Beowulf For Dummies?
Pheno writes: "This looks like a fun LUG project. A simple setup for a Linux cluster called OSCAR from the Open Cluster Group. The people behind it are Oak Ridge National Labs and the National Center for Supercomputing Applications and some private companies. According to this Newsforge (part of the Keiretsu) story their 'Supercomputer on a CD' software is supposed to make it so easy to put a Beowulf cluster together a high school student or MCSE can do it in a few hours."
The smartest one I ever knew was a "Network Engineer" (his official designation from the technical school he graduated from.) Here's a story about him:
I was a System Administrator for a small (but growing) company - we had approx. 15 computers, most of them running Windows 3.11 (this was a few years ago..)

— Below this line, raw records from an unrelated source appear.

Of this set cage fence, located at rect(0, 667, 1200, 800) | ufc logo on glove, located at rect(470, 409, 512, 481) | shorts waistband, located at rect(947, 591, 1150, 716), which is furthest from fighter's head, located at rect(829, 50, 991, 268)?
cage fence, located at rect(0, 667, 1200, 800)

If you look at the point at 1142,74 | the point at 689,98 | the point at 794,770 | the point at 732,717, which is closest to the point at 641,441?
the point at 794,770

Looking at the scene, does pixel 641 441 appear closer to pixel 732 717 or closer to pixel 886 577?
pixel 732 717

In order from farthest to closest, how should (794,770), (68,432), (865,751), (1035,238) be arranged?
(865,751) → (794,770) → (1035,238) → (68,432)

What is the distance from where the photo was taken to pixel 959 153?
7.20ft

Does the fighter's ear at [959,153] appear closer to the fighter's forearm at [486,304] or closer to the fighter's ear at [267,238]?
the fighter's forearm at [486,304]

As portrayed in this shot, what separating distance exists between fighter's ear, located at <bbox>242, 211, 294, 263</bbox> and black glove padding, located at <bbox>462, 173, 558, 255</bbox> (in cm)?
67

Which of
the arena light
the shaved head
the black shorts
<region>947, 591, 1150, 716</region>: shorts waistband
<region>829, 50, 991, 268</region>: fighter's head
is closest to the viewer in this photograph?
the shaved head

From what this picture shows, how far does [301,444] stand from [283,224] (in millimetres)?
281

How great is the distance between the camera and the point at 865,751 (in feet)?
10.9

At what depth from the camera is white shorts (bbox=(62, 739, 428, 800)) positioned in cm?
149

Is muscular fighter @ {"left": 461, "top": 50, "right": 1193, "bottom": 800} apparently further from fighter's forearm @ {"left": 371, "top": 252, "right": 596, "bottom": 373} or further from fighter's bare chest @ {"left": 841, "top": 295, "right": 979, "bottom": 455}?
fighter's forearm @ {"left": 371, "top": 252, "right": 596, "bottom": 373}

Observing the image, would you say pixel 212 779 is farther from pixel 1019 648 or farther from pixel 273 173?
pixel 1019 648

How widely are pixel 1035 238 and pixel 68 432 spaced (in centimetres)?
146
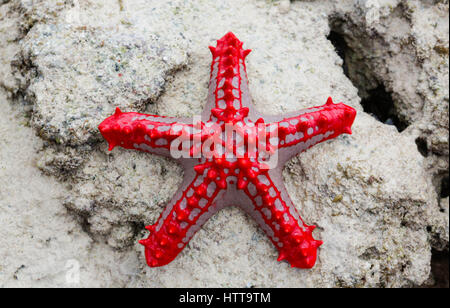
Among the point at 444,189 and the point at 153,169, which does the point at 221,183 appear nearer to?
the point at 153,169

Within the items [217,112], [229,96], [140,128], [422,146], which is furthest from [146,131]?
[422,146]

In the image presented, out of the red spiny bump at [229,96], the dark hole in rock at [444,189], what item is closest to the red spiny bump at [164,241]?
the red spiny bump at [229,96]

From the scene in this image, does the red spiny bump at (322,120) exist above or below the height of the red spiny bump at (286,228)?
above

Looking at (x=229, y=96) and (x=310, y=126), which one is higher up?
(x=229, y=96)

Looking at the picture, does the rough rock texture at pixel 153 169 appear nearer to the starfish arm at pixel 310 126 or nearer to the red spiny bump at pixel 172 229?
the starfish arm at pixel 310 126

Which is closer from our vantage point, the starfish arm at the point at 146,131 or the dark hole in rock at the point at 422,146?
the starfish arm at the point at 146,131

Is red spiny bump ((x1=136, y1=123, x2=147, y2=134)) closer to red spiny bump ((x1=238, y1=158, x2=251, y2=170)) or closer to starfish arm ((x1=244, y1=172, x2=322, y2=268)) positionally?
red spiny bump ((x1=238, y1=158, x2=251, y2=170))

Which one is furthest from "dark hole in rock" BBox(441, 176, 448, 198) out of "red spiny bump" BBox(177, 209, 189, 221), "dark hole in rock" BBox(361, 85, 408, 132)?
"red spiny bump" BBox(177, 209, 189, 221)
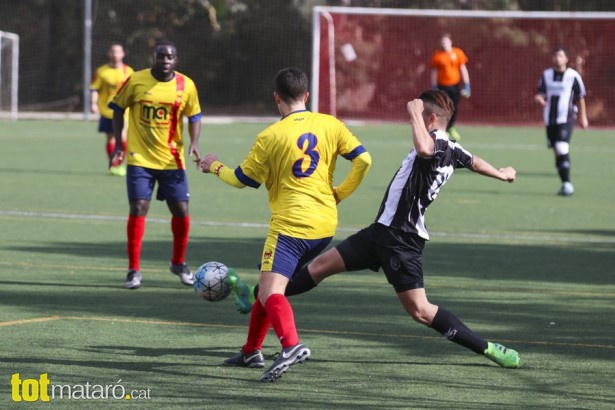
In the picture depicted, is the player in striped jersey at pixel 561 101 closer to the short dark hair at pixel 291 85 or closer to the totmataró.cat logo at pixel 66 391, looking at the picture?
the short dark hair at pixel 291 85

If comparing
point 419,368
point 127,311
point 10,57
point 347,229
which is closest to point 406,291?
point 419,368

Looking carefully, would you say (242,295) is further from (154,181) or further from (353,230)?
(353,230)

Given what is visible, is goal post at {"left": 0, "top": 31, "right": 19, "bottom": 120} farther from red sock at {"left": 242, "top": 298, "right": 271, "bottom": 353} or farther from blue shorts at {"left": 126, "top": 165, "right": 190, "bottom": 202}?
red sock at {"left": 242, "top": 298, "right": 271, "bottom": 353}

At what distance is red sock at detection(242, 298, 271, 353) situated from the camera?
→ 744 cm

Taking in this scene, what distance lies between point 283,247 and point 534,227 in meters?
8.73

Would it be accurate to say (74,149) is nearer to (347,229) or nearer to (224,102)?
(347,229)

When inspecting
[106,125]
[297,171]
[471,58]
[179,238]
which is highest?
[297,171]

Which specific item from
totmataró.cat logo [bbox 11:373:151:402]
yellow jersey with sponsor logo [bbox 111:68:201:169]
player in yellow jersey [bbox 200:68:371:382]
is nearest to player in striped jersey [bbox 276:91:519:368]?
player in yellow jersey [bbox 200:68:371:382]

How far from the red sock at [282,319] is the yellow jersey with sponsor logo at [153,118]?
3802mm

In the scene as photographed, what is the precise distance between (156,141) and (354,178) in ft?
11.4

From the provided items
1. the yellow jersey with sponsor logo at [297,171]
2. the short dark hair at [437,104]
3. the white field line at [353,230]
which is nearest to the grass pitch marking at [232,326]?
the yellow jersey with sponsor logo at [297,171]

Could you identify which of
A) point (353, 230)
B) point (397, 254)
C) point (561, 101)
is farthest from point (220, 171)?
point (561, 101)

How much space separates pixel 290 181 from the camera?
23.9 ft

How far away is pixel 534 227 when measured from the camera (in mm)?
15438
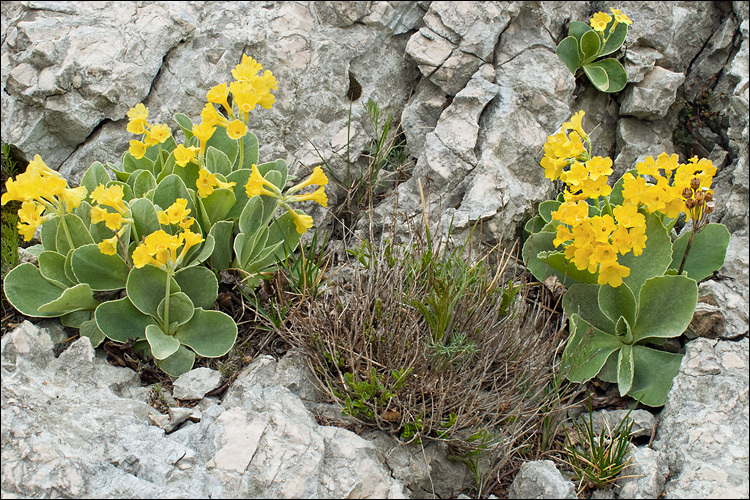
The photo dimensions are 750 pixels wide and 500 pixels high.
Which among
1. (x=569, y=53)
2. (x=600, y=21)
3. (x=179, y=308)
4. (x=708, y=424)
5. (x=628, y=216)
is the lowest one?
(x=708, y=424)

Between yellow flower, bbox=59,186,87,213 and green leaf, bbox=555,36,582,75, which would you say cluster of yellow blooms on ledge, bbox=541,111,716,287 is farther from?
yellow flower, bbox=59,186,87,213

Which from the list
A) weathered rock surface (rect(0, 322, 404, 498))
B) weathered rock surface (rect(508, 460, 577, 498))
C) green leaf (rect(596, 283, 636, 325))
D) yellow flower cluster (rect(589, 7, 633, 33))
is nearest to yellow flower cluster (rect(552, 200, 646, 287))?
green leaf (rect(596, 283, 636, 325))

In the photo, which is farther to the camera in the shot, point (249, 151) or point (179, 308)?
point (249, 151)

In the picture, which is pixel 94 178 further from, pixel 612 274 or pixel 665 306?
pixel 665 306

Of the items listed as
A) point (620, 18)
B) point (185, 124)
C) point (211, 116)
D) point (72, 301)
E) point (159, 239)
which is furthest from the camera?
point (620, 18)

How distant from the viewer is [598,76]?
12.7 feet

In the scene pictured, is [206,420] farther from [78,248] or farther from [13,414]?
[78,248]

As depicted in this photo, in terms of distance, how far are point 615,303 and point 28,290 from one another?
112 inches

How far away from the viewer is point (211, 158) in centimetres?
309

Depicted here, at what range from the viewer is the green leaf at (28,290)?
2.68 metres

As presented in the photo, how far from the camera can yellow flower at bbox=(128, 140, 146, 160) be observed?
2949mm

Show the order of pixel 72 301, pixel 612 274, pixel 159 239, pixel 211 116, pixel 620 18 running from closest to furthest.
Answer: pixel 159 239 → pixel 72 301 → pixel 612 274 → pixel 211 116 → pixel 620 18

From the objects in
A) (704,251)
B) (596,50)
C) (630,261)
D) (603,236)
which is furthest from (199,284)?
(596,50)

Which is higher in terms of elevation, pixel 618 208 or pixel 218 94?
pixel 218 94
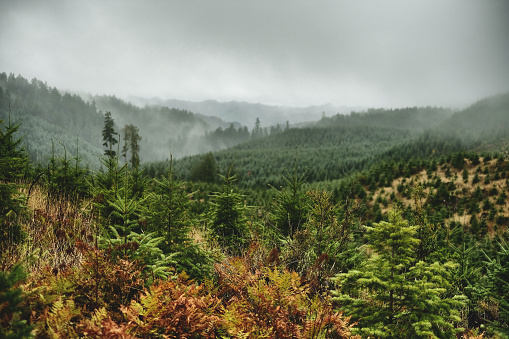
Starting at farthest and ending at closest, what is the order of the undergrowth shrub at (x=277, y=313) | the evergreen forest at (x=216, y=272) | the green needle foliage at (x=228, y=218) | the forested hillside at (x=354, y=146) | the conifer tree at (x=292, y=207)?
the forested hillside at (x=354, y=146) < the conifer tree at (x=292, y=207) < the green needle foliage at (x=228, y=218) < the undergrowth shrub at (x=277, y=313) < the evergreen forest at (x=216, y=272)

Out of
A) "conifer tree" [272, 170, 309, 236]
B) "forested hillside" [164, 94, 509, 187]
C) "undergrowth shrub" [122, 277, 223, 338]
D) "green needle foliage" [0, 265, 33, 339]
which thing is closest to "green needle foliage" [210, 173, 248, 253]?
"conifer tree" [272, 170, 309, 236]

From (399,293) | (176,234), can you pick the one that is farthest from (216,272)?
(399,293)

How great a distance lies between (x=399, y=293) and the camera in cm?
302

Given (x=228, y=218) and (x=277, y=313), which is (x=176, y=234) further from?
(x=228, y=218)

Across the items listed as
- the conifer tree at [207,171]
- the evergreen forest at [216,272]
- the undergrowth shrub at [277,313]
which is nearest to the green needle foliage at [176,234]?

He came to me one day, said he was upgrading one of the stations to Windows95, and asked what the IP address for the station in shipping/receiving was.. so I told him. He came back a few minutes later, and said that the IP I gave him was wrong, because Windows said that the IP address was in use.. I was in the middle of something, so I told him I'd come see him in 10 minutes.
So I'm on my way to see him, I walk through the shipping area, and the computer is there, and someone is using it, so I figure he's figured out the problem he had with the address..

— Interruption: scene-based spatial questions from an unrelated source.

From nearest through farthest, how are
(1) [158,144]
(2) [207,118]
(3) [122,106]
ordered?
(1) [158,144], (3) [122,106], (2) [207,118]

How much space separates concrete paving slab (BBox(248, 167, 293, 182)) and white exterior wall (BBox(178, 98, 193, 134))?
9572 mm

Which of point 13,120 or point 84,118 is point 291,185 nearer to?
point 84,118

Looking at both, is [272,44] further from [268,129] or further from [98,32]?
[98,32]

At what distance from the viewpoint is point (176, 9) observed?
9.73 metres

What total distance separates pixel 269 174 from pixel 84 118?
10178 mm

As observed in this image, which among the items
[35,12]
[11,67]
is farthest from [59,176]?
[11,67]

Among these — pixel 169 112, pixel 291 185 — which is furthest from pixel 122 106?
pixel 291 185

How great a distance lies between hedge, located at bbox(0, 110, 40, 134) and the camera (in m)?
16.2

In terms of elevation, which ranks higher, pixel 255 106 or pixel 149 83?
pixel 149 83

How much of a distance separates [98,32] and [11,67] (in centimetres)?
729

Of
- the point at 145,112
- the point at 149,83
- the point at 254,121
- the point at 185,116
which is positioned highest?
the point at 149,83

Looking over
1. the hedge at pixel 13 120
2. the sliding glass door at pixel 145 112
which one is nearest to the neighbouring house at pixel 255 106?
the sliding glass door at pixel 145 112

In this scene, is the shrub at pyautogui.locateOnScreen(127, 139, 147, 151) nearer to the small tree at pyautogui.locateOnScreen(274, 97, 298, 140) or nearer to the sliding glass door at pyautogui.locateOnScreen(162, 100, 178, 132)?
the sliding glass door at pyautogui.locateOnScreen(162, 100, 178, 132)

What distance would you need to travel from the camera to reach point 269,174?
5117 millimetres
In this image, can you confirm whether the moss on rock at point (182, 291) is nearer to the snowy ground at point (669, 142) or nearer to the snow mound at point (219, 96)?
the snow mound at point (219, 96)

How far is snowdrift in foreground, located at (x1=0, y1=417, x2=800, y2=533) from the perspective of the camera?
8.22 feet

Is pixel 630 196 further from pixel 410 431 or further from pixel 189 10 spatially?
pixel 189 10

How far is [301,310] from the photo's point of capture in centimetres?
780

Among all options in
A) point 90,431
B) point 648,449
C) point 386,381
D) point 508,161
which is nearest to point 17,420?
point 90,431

An hour later, he comes up to me and asks if I'd forgotten about him.. I told him that I saw the station running..
He says "Yes, but I'm gonna replace it, I have the new machine all set up on the network, but when I put in it's IP address, it doesn't work because it says another machine is using that address."
To which I reply "Of course it doesn't work, the old station is still running!"

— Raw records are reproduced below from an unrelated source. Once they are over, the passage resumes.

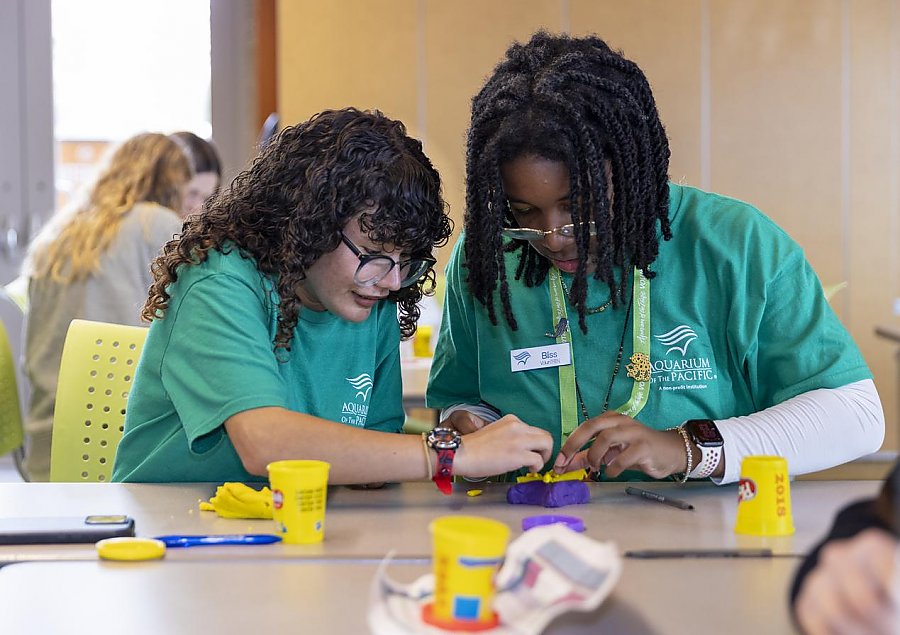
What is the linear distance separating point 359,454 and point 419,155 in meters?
0.58

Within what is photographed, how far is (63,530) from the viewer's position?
1.36 meters

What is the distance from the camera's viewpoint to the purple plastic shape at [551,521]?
4.52 ft

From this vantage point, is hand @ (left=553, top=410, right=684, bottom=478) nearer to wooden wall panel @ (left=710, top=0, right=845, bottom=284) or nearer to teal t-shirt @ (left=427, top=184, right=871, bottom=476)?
teal t-shirt @ (left=427, top=184, right=871, bottom=476)

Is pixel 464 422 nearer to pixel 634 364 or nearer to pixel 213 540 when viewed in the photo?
pixel 634 364

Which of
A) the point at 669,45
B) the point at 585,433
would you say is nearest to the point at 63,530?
the point at 585,433

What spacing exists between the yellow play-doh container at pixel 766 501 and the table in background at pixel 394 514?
21mm

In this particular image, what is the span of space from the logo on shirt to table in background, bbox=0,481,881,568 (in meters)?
0.26

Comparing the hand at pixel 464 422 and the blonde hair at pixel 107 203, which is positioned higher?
the blonde hair at pixel 107 203

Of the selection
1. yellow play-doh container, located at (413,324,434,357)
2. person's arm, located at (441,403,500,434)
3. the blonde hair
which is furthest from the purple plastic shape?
the blonde hair

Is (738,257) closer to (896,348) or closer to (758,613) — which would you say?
(758,613)

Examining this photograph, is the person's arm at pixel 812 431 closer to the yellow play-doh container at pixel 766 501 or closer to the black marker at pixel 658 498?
the black marker at pixel 658 498

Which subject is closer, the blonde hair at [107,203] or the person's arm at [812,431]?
the person's arm at [812,431]

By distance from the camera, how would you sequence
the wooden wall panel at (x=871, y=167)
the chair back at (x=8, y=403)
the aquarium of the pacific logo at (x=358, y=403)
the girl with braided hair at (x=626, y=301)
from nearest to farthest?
the girl with braided hair at (x=626, y=301), the aquarium of the pacific logo at (x=358, y=403), the chair back at (x=8, y=403), the wooden wall panel at (x=871, y=167)

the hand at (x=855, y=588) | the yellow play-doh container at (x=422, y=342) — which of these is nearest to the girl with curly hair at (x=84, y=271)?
the yellow play-doh container at (x=422, y=342)
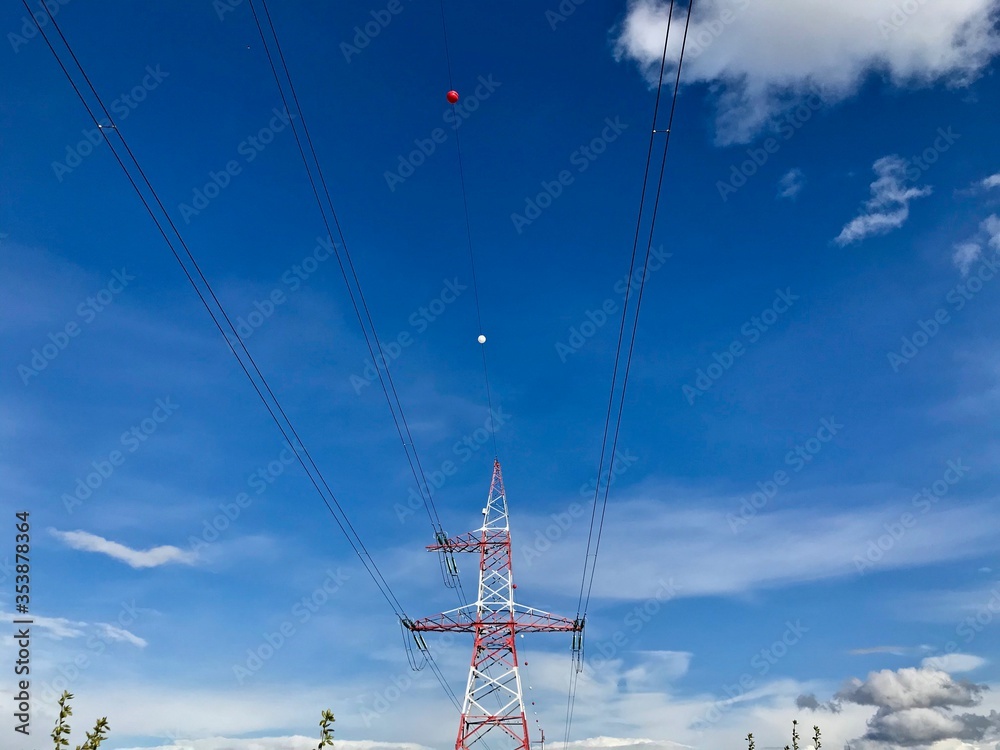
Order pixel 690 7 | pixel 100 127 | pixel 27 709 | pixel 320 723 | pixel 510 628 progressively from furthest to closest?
pixel 510 628 → pixel 320 723 → pixel 27 709 → pixel 100 127 → pixel 690 7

His reply: "Oh, is that important?"
MCSE's are generally people who aren't smart enough to get a job with other skills.
...Beowulf for Dummies.
- I don't care if they globalize against free speech. All my best free thoughts are done in my head.
. . . . . . Confessions of an MCSE . . . . . . .
Once upon a midnight quite particularly dreary
Since I chanced upon a net node that illuminated clearly
How to scrounge and hack together former CPU's that yearly
lose all function and so merely
waste the space upon your floor,
Since I chanced upon this web site that had promised so much more,
for the price of a For Dummy's book and a drive to the all-night store,
(for we all know that King Amazon ships slowly from off-shore),
then I swallowed hard, and knowing that what sleep I'd had before
would have to do for a day or two, as I readied to explore
this strange book, why then, astonished, on the cover this I saw:
How too bild a Beowulf clust-or
I dropped my jaw. What's the meaning of a spelling that so liberally spews
anti-publishing convention, anti-literally views
as early as the title-page?! With what shall I excuse
such an idiotic purchase?....or is it but a rouse
through the value of its shocking to get you to peruse
its contents? Who can know? I turned the page.
A CD-ROM! How helpful! I checked my former rage.
Reading on, I noticed these directions for the disk:
"Put it in, and execute drive-letter-setup-exec.
But do so at your personal and solitary risk."
That is all.
Alright, I said, that's clear enough, and further then I read.
but instead of more instructions, there was the same, in Spanish instead.
On I flipped, through German, French, and Chinese simplified
on through Russian, Japanese and Netherlandy Dutch beside,
on I flipped through all the Slavics, nay, all Indo-European
languages, then other groups, like Ugro-finnish Hungarean,
On through japanese, swahili, even African Tschadide
as escape I vainly tried,
but there was no end, until, at last, I reached: About the Authors.
So was this some get-rich scam meant but to fill the writers' coffers?
No returns on midnight offers.
Well, I sighed and looked again at that mysterious cd
I guess it could not hurt just to browse it for to see
whether any use in it at all there actually can be.
So I popped it in the drive-door,
browsed on over, and, well, gee:
One file was all there was: setup-dot-e-x-e.
Six hundred megs. I switched from root
to users more restricted
I went and clicked the execute
clutter-clutter, on it shifted!
my cd-rom, up,up it sped
my hard-drive whirled, and flashed its red
my system cluttered, clunked, and crappled,
as with this "huge" file it grappled
(what, you really don't suppose,
that the system slowness these expose,
isn't natural with the computer speed woes
that only clustering overthrows?)
So it thrashed and scuttled, a quarter hour,
When with an effort it found the power
to treat this MCSE dummy to an explanation
of why he could not yet achieve his clustering elation:
"OS not supported"
It dutifully reported.
Now it doesn't take my well-earned MCSE
To realize that Linux is bullshitting me
Windows 2000, you see,
Is our hallmark, it supports damn near every
worthwhile application:
And this then was my salvation.
At 4 AM I concluded
The merits of clustering had been refuted.
Our distribution is considerably more sophisticated than what OSCAR is attempting to do. The advances have lead to a simpler system to install and run.
Our distribution CD may be used as an install disk for the cluster master, or after 20 seconds it automatically boots the machine as a cluster slave and tries to contact a master. Once the master has been installed (about 20 minutes), each slave takes only a few seconds to join the cluster.